It's true, most skimmers that LFS's carry are not up to the quality of what you can get for a similar price online.
I've build a few DIY skimmers and mods dozens. If you're planning to use a DIY skimmer on anything larger than about a 29 gallon tank I wouldn't recommend it, and even then it's cheaper just to buy a used skimmer.
The biggest issue in building a skimmer is having the right tools for the job. In order to get the best performance, some amount of acrylic bending and cutting is going to be required, and most people just don't have access to those type of tools. A quality skimmer is much more finely tuned and developed than most people think. The pump, venturi size and length, air-intake, reaction body width and height, neck width and height, as well as collection cup dimensions are all unique even though many skimmers look similar.
It much easier, and only slightly more expensive, to buy a high quality skimmer such as an Octopus, Euro-Reef, or ASM than it is to DIY a skimmer of equal quality. Trust me, I know from experience...
Well, i've you're really set on DIY'ing one. What type are you thinking of? In-sump or external? What method to achieve the fractionation, needle-wheel, down-draft, etc?

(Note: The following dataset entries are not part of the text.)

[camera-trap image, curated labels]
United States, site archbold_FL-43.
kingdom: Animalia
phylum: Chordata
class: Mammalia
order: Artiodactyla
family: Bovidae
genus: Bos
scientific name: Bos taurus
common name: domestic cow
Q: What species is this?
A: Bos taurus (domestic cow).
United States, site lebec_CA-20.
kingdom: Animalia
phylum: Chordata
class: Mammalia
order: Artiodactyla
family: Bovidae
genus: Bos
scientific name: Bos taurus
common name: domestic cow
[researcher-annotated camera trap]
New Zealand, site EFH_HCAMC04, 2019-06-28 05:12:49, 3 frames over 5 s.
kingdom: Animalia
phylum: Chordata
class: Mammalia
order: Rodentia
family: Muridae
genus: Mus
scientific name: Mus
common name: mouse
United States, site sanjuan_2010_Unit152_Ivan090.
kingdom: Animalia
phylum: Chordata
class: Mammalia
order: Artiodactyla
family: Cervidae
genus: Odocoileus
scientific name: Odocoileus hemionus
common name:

The most difficult part, in my opinion, was creating anything that required o-rings to prevent leaking, such as the join between the neck and the collection cup. It's extremely hard to make parts to such a small threshold of error to provide a water-tight seal without some high quality tools. I went with a Twist-and-lock method made out of 1/4" acrylic similar to the one beananimal has on his website. I was never able to get it completely water tight. You could buy a twist-and-lock flange, but last I check they run pretty pricey, and that defeats the purpose of a DIY...
Most of the time, when I do a DIY project it is not to save money so much as get a custom fit or function. That said, other than the tooling issue that The0wn4g3 mentioned, the other obstacle with a DIY skimmer is the material minimums. Typically, in order to buy acrylic pieces at a cost effective price, you have to buy a bunch of it. That's not a problem for large projects or multiples, but a single mid-size DIY skimmer will be expensive. It is fun and rewarding though.